„Letting Culture in!"
Heritage Sites as Cultural Enabling Spaces
At the end of Forget Heritage, all partners came together to discuss their experiences and approaches with 80 local experts, public administratives and citizens at the final public conference „Letting Culture in! Heritage Sites as Cultural Enabling Spaces - Transnational Experiences, Cooperative Approaches & Multiple Perspectives on the challenges of today’s cultural heritage revitalization“.
At Z-Bau, the spot of the Nuremberg pilot site, their key question was, how to find the equilibrium of economic, environmental, social, historical and cultural dimensions of revalorization projects with the sustainable city in mind?
At Panel 1 „Fracture Zones of Cultural Heritage (Sites)“, Dr. Jörg Skriebeleit (head of the Flossenbürg Concentration Camp Memorial) spoke about „Forget Memory!“. His core point was that the question of what is appropriate regarding places of mass murder or historic violence poses itself repeatedly; and over the past couple of years, it has become almost hypertrophic. Are “places” even relevant any more in an increasingly digitalized world? If yes—how do we deal with them? Socio-politically, we have long moved into a post-memorial age. Somewhat paradoxically, this seemingly leads to the founding and establishment of ever more memorial sites.
Second, Thomas Kaestle (cultural studies scholar, Hannover) spoke about „The Frame as Art: Structures for Cultural Openness“. He is convinced that cultural progress and the conditions set by municipal administration are often difficult to unite. Culture requires intellectual and urban-spatial gaps, but it should not be handed over to arbitrariness. How can we support projects, which transcend the status quo—that is, which delve into the unheard, unthinkable, and unfitting—beyond the compulsion to direct understandability and presentability?
In Panel 2 „From Experiment to Permanentization“, first, Hannah Kordes (architect, Linz) presented „Right to Rurality in Urban Spaces — What the Leisenhof-Area Can Teach Us“. The Linz Leisenhof Ensemble has been undergoing a process of transformation over the past six years. Strategies, developed in a processual manner, are being discussed in order to direct the proprietor’s (i.e. the diocese’s) logic of utilization as well as to secure the holistic potentials of the neighboring gardening initiatives as green spaces of education and encounter.

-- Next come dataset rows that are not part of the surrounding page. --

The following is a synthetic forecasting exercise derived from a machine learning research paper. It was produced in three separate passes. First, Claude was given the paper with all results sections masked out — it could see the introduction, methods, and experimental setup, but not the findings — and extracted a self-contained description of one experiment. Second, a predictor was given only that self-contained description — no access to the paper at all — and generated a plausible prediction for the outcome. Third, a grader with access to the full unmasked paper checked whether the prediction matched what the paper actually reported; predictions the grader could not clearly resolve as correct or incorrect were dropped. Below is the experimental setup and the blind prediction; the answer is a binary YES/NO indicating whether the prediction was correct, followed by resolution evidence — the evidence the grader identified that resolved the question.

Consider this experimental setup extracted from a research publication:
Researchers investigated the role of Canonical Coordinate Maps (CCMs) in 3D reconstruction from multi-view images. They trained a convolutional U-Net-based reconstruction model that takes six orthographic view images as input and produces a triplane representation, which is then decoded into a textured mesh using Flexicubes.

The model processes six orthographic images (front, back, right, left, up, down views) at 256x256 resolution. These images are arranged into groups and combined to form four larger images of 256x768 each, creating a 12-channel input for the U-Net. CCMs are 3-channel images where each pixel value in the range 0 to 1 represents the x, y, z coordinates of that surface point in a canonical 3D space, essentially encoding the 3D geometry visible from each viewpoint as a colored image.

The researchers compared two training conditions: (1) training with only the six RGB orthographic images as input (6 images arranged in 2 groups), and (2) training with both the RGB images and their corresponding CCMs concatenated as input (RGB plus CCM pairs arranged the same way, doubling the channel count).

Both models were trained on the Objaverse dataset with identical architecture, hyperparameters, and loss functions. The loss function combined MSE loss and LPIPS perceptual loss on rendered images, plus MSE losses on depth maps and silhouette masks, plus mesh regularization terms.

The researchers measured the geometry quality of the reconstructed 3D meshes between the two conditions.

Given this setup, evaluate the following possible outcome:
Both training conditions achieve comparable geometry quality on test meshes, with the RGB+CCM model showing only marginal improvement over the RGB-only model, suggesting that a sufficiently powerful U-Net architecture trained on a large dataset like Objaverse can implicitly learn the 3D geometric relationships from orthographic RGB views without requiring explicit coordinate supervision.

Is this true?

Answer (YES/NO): NO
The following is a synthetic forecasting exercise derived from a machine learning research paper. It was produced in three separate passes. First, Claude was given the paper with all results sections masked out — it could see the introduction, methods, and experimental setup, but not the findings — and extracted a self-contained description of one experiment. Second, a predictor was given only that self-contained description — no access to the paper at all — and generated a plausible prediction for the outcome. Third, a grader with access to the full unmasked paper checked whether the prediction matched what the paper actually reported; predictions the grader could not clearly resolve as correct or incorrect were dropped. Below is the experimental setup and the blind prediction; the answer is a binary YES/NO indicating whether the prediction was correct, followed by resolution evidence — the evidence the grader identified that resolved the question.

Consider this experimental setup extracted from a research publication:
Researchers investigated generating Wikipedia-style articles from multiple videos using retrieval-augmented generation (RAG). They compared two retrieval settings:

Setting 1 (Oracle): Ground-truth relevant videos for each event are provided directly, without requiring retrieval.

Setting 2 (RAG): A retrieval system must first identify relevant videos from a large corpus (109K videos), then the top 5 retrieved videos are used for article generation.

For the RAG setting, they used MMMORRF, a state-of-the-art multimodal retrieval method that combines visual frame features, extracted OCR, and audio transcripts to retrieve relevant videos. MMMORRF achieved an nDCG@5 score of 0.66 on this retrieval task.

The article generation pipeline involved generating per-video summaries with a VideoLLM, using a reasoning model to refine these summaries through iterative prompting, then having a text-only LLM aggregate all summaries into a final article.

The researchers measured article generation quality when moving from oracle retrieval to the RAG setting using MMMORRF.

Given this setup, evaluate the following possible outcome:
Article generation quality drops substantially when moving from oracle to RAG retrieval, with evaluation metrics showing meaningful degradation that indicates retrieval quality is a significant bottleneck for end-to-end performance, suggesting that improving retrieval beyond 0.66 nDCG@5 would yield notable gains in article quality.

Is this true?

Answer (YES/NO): NO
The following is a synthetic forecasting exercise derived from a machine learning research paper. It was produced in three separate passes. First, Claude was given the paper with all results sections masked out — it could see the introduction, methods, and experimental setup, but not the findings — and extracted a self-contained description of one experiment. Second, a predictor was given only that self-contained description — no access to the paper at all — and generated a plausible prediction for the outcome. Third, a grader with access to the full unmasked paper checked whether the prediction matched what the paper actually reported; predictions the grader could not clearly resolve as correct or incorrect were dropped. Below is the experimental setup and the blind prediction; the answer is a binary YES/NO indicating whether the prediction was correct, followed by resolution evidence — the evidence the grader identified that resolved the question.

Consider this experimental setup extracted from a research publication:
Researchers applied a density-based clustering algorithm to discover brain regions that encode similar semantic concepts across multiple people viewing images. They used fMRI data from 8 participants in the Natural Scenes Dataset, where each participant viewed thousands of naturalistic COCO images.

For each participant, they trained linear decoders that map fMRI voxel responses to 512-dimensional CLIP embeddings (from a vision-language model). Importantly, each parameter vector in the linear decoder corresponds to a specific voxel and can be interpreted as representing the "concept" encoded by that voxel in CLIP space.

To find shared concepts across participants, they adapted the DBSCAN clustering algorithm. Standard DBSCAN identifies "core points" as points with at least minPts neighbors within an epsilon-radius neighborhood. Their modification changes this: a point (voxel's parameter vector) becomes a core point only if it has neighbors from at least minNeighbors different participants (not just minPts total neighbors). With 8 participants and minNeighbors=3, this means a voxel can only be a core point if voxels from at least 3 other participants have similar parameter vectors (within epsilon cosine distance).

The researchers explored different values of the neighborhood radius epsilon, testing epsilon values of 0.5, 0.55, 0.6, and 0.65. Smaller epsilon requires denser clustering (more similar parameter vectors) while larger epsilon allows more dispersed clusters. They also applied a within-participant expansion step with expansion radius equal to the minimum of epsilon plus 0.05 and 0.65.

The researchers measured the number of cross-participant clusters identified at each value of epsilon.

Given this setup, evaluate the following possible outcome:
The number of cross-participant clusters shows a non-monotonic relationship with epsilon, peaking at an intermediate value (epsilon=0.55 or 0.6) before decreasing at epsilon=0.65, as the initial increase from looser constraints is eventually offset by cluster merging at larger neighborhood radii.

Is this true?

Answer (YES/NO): YES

Second, Gunnar Grandel (urbanist, Vienna) asked „What Remains at the Place of Importance?“. In 2017, refugees and students of the TU Vienna activated the Design-Build-Campus OPENmarx in the south of Vienna under the title “Place of Importance.” An “urbanist-ethnographic experiment” analyzes this interdisciplinary artistic process of activation and carves out factors of permanentization.
After the panels there was a round table discussion together with Prof. Hans-Joachim Wagner, the head of the Office for the Nuremberg Application as Cultural Capital of Europe in 2025. The speakers discussed the challenges of cultural heritage revitalization for people and the cities.